Brad McElhinny/WVMetroNews.com

Secretary of Education and the Arts Gayle Manchin, left, speaks with Sen. Finance Committee Chairman Mike Hall, right, after Thursday’s committee meeting.

CHARLESTON, W.Va. — West Virginia Secretary of Education and the Arts Gayle Manchin told members of the state Senate Finance Committee Thursday it would actually cost the state money eliminate her office and send the agencies in her department to other departments.

“Because we are sharing personnel and space and program and partnerships–if that is dismembered then the cost of each agency would go up,” Manchin said during her budget presentation.

This is at least the second consecutive session lawmakers have discussed eliminating the department which includes the Division of Culture and History, the Educational Broadcasting Authority and the Library Commission. Those looking at eliminating Manchin’s office have said those agencies could be placed under the Department of Education.

“We provide educational experiences from birth unto death we are not about K-12,” Manchin, appointed by Gov. Jim Justice, said. “I would ask that this committee to look at the Office of Education and the Arts as a model of how cabinets can work together with their agencies to be a part of the fiscal solution in our state.”

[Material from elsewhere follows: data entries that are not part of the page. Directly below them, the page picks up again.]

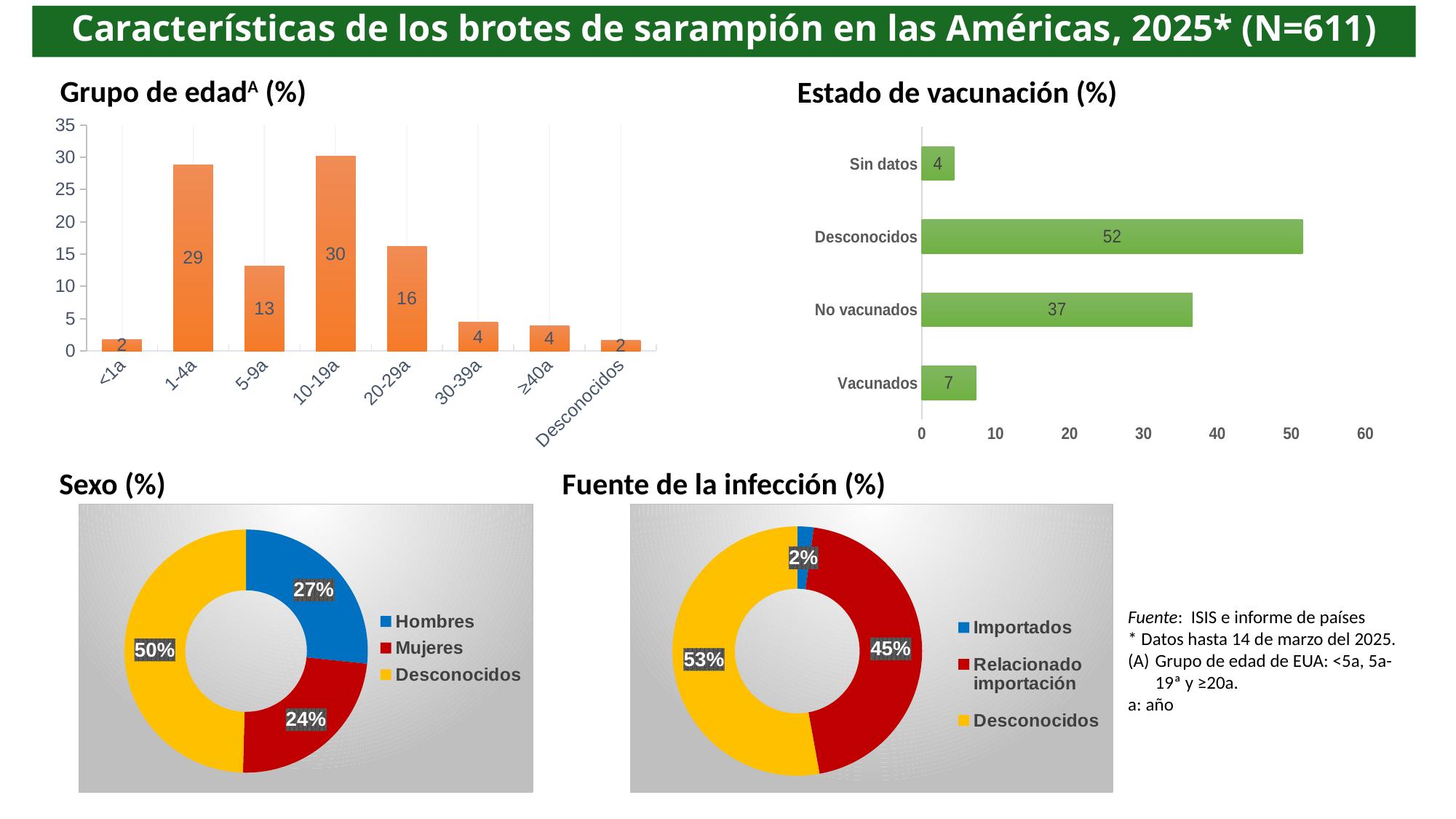
In the 'Estado de vacunación (%)' chart, which category has the lowest value? Sin datos In the 'Grupo de edad (%)' chart, what is the value for the 10-19a age group? 30 In the 'Sexo (%)' chart, how many entries does the legend list? 3 In the 'Estado de vacunación (%)' chart, is the value for 'Desconocidos' greater or less than 50? greater In the 'Grupo de edad (%)' chart, what is the difference between the values for 1-4a and 5-9a? 16 In the 'Estado de vacunación (%)' chart, what is the value for 'No vacunados'? 37 In the 'Grupo de edad (%)' chart, how many categories are shown on the x axis? 8 In the 'Fuente de la infección (%)' chart, what share is labelled for 'Relacionado importación'? 45% In the 'Grupo de edad (%)' chart, which age group has the highest value? 10-19a In the 'Sexo (%)' chart, what share is labelled for 'Mujeres'? 24% What kind of chart is the 'Estado de vacunación (%)' chart? Bar chart In the 'Estado de vacunación (%)' chart, which is larger, 'Desconocidos' or 'No vacunados'? Desconocidos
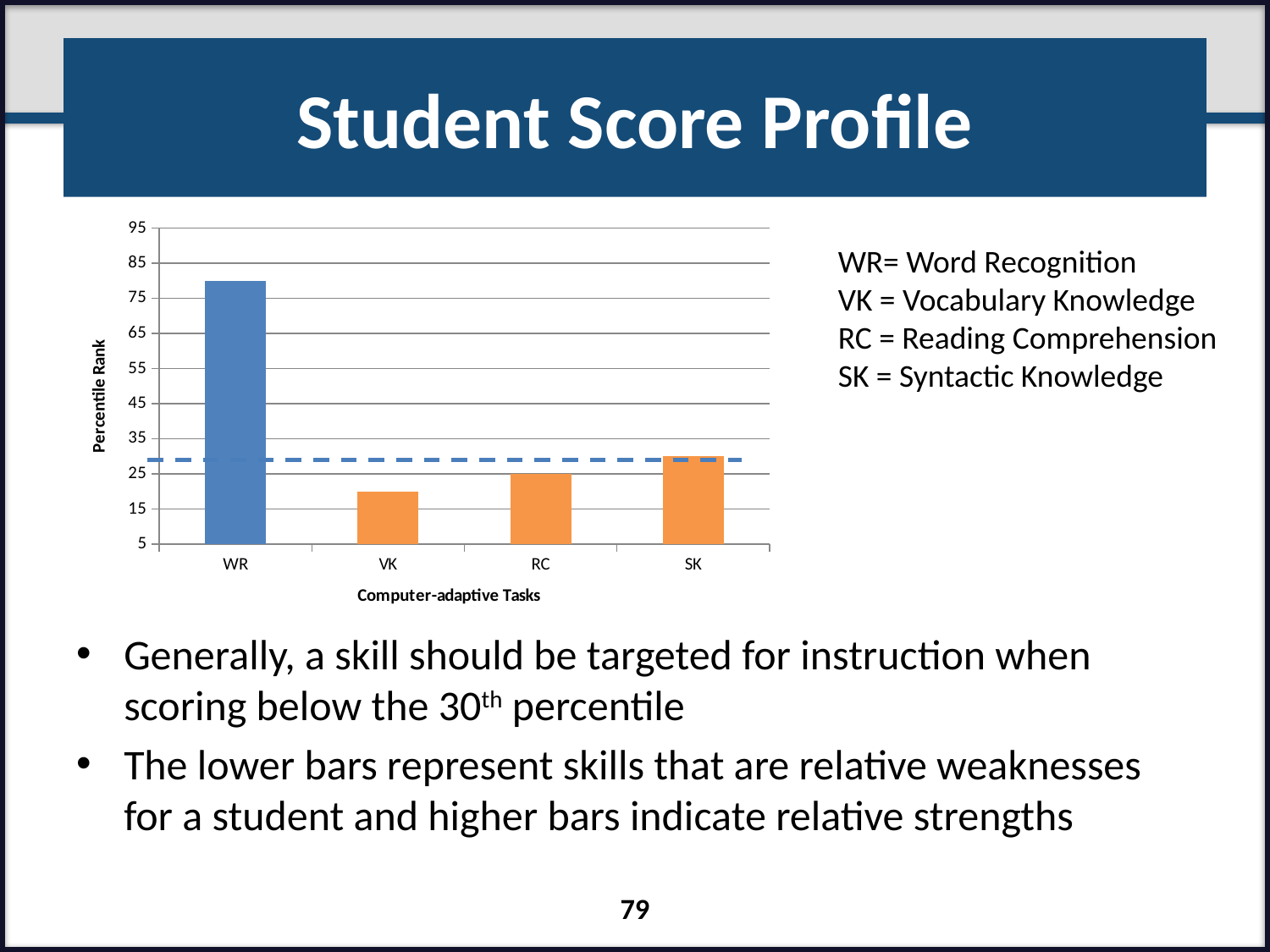
Is the percentile rank for SK greater or less than 25? greater Which task has the highest percentile rank? WR Is the percentile rank for VK greater or less than 25? less What is the percentile rank for RC? 25 Which task has the lowest percentile rank? VK What is the title of the chart's horizontal axis? Computer-adaptive Tasks How many computer-adaptive tasks are plotted on the chart? 4 Which has a higher percentile rank, RC or VK? RC Which has a higher percentile rank, WR or SK? WR What kind of chart is shown on the slide? bar chart What is the title of the chart's vertical axis? Percentile Rank Is the percentile rank for WR greater or less than 75? greater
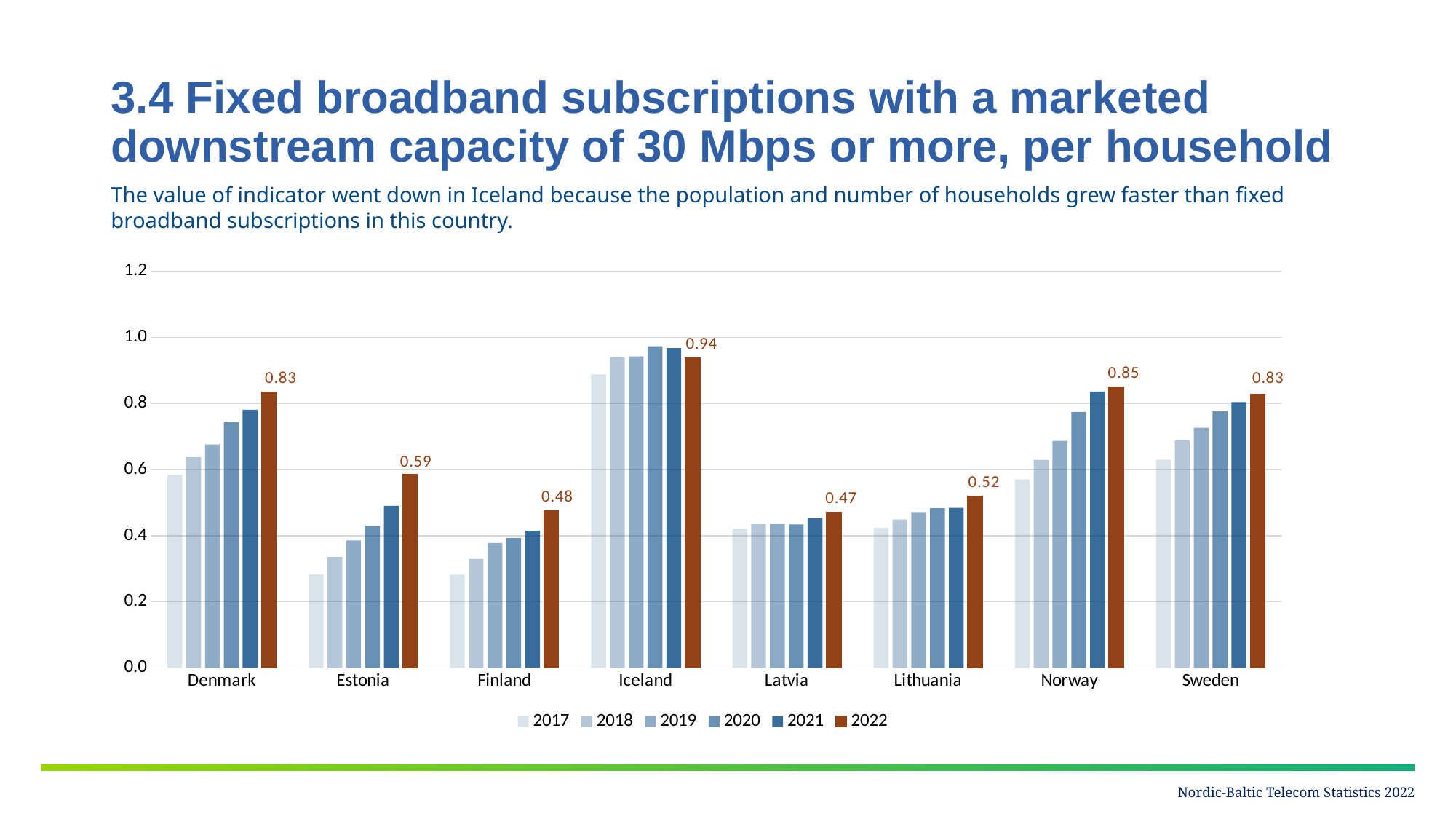
What is the value for Iceland in 2022? 0.94 What is the value for Lithuania in 2022? 0.52 Which is larger in 2022, the value for Estonia or the value for Lithuania? Estonia How many series does the legend list? 6 What is the difference between the 2022 values for Norway and Denmark? 0.02 How many countries are shown on the x axis? 8 Which country has the highest value in 2022? Iceland Is the value for Iceland in 2017 greater or less than 0.8? greater Do the values for Denmark rise or fall from 2017 to 2022? rise What is the value for Estonia in 2022? 0.59 Is the value for Denmark in 2017 greater or less than 0.6? less What is the difference between the 2022 values for Iceland and Latvia? 0.47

Division of Culture and History Commissioner Randall Reid-Smith said budget cuts are going to impact fairs and festivals and could reduce the annual Vandalia Gathering.

“With the proposed cuts all of the support we provide for the arts and historic preservation projects will be gone,” Reid-Smith said.

West Virginia Public Broadcasting would also lose its state funding under Justice’s proposed budget. Senate Finance Committee Chair Mike Hall (R-Putnam) asked WVPB Director Scott Finn during Thursday’s meeting if there’s a exit plan on the table.

“There are certain things that if we had time we could transition into,” Finn said. “We believe we could operate on less money–we are going to have to–but we’d like to have a conversation about what services the state could continue to support and what services we could raise (money for).”

Finn wants a one-year study period that could result in a two-year period where staff would be reset.